• TASK INSTRUCTIONS
Copy out word for word the lines of the material between the line holding "What is the distance from the lens" and the line holding "Result: 14968", inclusive.

══ RECORDS SHOWN

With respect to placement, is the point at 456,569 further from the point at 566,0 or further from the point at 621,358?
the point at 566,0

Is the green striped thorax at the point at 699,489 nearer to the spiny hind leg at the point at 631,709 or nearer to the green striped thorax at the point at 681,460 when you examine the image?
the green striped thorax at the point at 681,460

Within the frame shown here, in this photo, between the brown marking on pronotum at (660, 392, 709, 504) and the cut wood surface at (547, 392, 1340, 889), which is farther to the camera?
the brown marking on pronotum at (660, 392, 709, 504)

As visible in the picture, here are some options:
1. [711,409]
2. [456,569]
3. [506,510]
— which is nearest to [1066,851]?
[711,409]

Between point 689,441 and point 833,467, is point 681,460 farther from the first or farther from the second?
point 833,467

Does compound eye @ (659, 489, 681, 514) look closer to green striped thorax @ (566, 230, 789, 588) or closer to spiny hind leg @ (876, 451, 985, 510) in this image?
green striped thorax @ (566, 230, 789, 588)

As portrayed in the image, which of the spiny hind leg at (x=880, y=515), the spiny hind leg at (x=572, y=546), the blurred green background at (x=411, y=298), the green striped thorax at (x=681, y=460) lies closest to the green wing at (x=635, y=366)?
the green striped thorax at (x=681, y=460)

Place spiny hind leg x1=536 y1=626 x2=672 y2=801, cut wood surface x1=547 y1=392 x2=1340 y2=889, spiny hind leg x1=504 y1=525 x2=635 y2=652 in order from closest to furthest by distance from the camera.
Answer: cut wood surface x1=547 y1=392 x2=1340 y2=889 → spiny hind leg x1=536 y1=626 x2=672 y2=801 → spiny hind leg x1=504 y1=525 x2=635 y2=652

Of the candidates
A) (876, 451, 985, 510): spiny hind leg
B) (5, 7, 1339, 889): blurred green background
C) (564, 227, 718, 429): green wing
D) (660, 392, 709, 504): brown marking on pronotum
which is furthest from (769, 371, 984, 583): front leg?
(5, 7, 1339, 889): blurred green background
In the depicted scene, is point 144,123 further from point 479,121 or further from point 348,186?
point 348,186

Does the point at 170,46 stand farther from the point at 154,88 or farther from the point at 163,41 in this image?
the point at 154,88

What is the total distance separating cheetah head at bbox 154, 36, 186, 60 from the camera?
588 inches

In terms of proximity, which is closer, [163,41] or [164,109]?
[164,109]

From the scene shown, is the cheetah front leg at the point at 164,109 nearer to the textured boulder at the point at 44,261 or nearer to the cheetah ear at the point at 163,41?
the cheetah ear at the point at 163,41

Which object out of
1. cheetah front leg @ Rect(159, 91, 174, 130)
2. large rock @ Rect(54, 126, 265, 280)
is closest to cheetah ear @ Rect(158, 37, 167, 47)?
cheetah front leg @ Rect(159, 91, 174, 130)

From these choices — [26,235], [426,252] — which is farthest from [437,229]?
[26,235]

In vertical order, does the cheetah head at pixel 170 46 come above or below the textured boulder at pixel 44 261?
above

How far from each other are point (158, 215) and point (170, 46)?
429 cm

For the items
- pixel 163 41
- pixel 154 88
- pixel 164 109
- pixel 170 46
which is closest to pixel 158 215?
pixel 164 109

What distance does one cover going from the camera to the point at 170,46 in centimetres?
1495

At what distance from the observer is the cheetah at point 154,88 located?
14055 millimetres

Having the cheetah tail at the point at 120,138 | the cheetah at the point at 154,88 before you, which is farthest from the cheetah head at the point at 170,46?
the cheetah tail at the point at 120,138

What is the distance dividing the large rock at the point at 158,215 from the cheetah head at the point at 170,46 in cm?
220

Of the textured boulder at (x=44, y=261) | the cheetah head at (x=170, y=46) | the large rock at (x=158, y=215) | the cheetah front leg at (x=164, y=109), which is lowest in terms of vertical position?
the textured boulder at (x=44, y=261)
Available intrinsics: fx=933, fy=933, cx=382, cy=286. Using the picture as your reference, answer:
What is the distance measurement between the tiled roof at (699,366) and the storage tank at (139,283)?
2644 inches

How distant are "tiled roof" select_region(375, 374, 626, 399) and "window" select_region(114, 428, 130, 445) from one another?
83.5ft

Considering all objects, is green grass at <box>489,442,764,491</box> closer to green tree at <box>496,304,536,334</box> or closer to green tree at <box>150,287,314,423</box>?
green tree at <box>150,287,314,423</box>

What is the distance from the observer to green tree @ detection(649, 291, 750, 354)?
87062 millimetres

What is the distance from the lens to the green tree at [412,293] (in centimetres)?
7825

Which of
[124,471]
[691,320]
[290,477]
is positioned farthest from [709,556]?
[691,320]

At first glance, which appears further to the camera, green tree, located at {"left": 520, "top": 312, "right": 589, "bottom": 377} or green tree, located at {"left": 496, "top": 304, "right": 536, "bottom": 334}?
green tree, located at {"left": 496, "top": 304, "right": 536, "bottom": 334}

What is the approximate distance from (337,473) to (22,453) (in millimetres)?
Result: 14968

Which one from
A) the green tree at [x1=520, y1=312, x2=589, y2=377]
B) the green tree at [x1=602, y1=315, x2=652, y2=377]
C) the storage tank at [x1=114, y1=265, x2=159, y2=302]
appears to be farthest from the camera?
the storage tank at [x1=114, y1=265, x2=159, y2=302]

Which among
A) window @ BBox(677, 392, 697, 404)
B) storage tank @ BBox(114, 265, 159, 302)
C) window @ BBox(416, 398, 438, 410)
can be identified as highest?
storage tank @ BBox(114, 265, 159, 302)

════

• RESULT OF THIS TASK
What is the distance from the lens to the green tree at [412,293] (in centimetres)?
7825

Which of
[124,471]
[691,320]
[290,477]
is positioned farthest from [709,556]?
[691,320]

At first glance, which appears further to the camera, green tree, located at {"left": 520, "top": 312, "right": 589, "bottom": 377} or green tree, located at {"left": 496, "top": 304, "right": 536, "bottom": 334}?
green tree, located at {"left": 496, "top": 304, "right": 536, "bottom": 334}

What is the approximate distance from (337,473) to (22,453) (in millimetres)?
Result: 14968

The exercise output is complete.